The EPA has managed to bankrupt one of the biggest refineries in the northeast

There’s a headline I bet you didn’t see coming, huh? We’re living in a time when the American energy sector is surging and becoming a dominant force not only domestically, but globally as well. There’s a president in the White House who is loosening up restrictions on drilling as we speak. Older pipeline projects are finally being finished and newer ones are kicking into gear. That includes Pennsylvania where, as we recently discussed, the Mariner East II Pipeline may soon be bringing even more product into the Philadelphia/New York region for processing and shipment.

So with all of those conditions in place, how in the world could the Philadelphia Energy Solutions LLC refinery, one of the biggest around, be filing for bankruptcy? That must be a mistake, right? But it’s not. (Bloomberg)

Philadelphia Energy Solutions LLC, owner of the largest oil refinery serving the New York Harbor gasoline and diesel market, filed for Chapter 11 bankruptcy protection.

The company, a joint-venture between The Carlyle Group LP and a subsidiary of Energy Transfer Partners LP, filed a petition Sunday in U.S. Bankruptcy Court in Delaware. Chief Executive Greg Gatta said in a memo obtained by Bloomberg News that the company had a prepackaged reorganization plan and cited the more than $800 million it paid since 2012 to comply with the U.S. government’s Renewable Fuel Standard as a key factor for the decision.

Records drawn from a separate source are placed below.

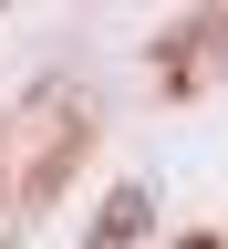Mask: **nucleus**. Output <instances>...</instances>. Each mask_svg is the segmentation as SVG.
Segmentation results:
<instances>
[{"instance_id": "1", "label": "nucleus", "mask_w": 228, "mask_h": 249, "mask_svg": "<svg viewBox=\"0 0 228 249\" xmlns=\"http://www.w3.org/2000/svg\"><path fill=\"white\" fill-rule=\"evenodd\" d=\"M156 239V187L145 177H124L104 208H93V229H83V249H145Z\"/></svg>"}, {"instance_id": "2", "label": "nucleus", "mask_w": 228, "mask_h": 249, "mask_svg": "<svg viewBox=\"0 0 228 249\" xmlns=\"http://www.w3.org/2000/svg\"><path fill=\"white\" fill-rule=\"evenodd\" d=\"M176 249H218V239H176Z\"/></svg>"}]
</instances>
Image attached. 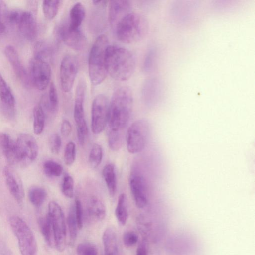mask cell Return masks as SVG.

The company’s debt is between $1 billion and $10 billion, it said in its filing, without providing further details in its initial petition.

How did that happen with energy products being so plentiful? The easy answer is provided by the company which owns the refinery. It’s not one of the newest designs so they’re not equipped to process biofuels and blend them into gasoline. And because of our old friend the Renewable Fuel Standard, that means that the refinery has to purchase government mandated RIN credits (Renewable Identification Number) in order to legally operate.

In case you’re wondering how much those RIN credits cost these days on the bizarre market which has grown out of the government mandate, Philadelphia Energy Solutions had to spend $217M in 2017 for them. That was their second highest operating cost, adding up to more than any other expense besides crude oil to process, and more than twice their total salary for the workforce. At the same time, as I mentioned above, an abundant oil supply is something of a double edged sword. High supply and steady demand means lower prices, so the government was jacking up their costs massively just as profits were getting slimmer.

Was there anything that could have been done? Of course. We were first saddled with this program by George W. Bush, much to our dismay. Then it really kicked into high gear under Barack Obama. But there was always hope that perhaps Donald Trump could help. Yes, he had sworn fealty to King Corn in Iowa when he was on the campaign trail, but at least some relief could have been offered. But when the EPA quietly floated a trial balloon about possibly scaling back the RFS standards a bit, Trump shot the idea down. More recently, several state governors, including Pennsylvania’s, pleaded with the President to grant waivers to some of the hardest hit states. Once again, Trump denied the request. And now Philadelphia Energy Solutions has entered Chapter 11.

Bush started this. Barack Obama made it worse. But Donald Trump had multiple chances to do something about it and he has refused. This one lands on his plate as far as I’m concerned.